A Bold Step Toward Vision Zero


During the public hearings on the Comprehensive Plan, and in the Transportation Expert Group (advising PBOT on the Transportation System Plan) PBOT took some heat on a lackluster safety policy (someone characterized it as “keep doing what we’ve been doing”).

I’m happy to report that PBOT has stepped up. At Tuesday’s Planning and Sustainability Commission meeting they proposed the following policy language to guide the City’s efforts for the next 20 years:

Transportation safety impacts the livability of a city and the comfort and security of those using City streets. Comprehensive efforts to improve transportation safety through engineering, education, enforcement and evaluation will be used to eliminate traffic related fatalities and serious injuries from Portland’s transportation system.

(emphasis mine)

That’s a pretty damn clear articulation of Vision Zero. Well done!

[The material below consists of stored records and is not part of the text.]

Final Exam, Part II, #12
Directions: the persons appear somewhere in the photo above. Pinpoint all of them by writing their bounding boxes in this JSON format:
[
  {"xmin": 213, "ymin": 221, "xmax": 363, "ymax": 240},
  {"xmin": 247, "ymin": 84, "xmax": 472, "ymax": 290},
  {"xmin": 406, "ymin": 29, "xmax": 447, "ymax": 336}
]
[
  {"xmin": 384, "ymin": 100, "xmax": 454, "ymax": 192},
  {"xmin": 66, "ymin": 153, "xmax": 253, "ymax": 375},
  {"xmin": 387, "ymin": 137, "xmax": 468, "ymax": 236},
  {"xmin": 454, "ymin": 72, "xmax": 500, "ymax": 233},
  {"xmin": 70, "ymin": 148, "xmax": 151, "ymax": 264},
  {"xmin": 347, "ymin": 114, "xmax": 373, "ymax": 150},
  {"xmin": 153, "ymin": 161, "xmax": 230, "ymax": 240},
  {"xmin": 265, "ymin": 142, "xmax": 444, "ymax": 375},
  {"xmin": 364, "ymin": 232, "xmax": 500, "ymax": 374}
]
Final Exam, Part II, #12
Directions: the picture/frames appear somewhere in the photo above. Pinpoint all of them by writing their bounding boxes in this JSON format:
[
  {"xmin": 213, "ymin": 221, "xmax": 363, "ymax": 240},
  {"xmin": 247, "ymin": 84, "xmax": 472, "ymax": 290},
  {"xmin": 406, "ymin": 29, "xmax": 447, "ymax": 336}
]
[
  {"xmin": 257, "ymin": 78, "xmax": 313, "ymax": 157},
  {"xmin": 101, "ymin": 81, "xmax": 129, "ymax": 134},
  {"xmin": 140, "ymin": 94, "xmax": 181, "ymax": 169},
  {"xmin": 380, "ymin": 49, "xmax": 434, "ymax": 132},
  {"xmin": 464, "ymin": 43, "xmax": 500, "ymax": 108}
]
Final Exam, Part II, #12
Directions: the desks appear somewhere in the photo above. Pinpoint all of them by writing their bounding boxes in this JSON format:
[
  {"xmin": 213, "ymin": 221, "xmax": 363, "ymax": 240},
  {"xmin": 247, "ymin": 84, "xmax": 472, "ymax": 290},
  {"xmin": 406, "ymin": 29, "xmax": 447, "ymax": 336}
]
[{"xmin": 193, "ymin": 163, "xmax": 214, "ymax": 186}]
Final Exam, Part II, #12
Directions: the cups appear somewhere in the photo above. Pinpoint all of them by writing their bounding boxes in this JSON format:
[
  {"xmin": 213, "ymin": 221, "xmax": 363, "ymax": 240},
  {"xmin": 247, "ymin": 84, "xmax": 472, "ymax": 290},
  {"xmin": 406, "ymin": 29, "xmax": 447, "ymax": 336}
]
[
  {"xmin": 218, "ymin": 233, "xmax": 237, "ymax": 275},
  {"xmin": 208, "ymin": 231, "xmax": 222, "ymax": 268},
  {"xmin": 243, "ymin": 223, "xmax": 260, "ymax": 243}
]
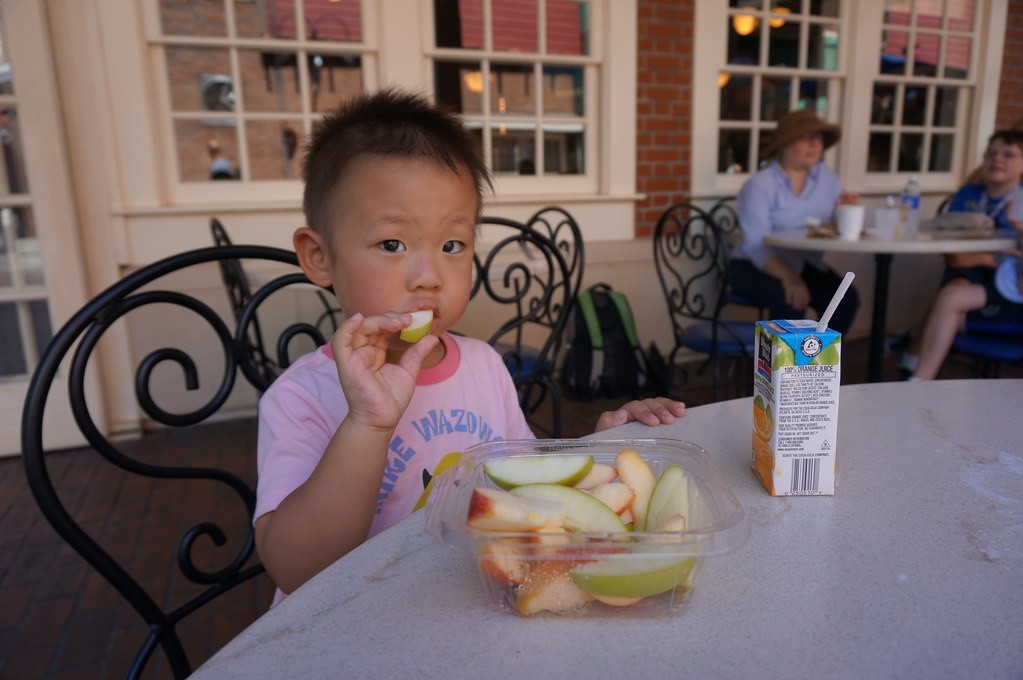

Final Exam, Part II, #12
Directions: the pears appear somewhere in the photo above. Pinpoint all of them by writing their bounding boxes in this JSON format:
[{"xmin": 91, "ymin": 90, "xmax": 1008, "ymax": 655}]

6 responses to “A Bold Step Toward Vision Zero”

  1. This is excellent. Now, let’s see this put into use by beefing up multimodal transportation. That means more of our transportation budget should go toward protected bike lanes, traffic calming/road diets, and pedestrian amenities. Additionally, this should go hand-in-hand with creating more dense corridors along many of our roadways that have become speed corridors for commuters. We must continue to make “place” all over the city. This means east of 205 as well. 102, 122 and upward could become excellent N-S routes if they beef up fixed transit and bike/ped amenities. Same could go for all of Sandy Blvd and Burnside. They scream for a road diet and bike infrastructure!

    • A well articulated response since PBOT is going to ride the coat tails of NYC who just lowered the speed limit from 30 to 25 mph on most city streets. As a New Yorker I welcome the change.

      To the below comment…

      Plus, some l-i-g-h-t-s would help, too, wouldn’t they?

      Absolutely! It’s all part of the “total transportation system.”

      • I think NYC has surpassed Portland in many ways. You guys have some excellent protected bikeways now. I’m really hoping the people in charge here realize we need to allocate more funds to making all of our city welcoming and safe to pedestrians and bikers.

        • What you say is true, but Portland doesn’t have dangerous roads that’s anything close to Queens Boulevard, Hempstead Turnpike or Flatbush Avenue. The only saving grace with Queens Boulevard is you can pass under it by entering & exiting the subway stations along it.

        • In NYC, you can drive onto the sidewalk at 50 mph, run over muitiple people, claim it was an “accident” and get let off the hook with “no criminality suspected” from the NYPD — keeping your license to drive!

          I hope you’re doing better than NYC in Portland. There’s a serious enforcement problem in NYC.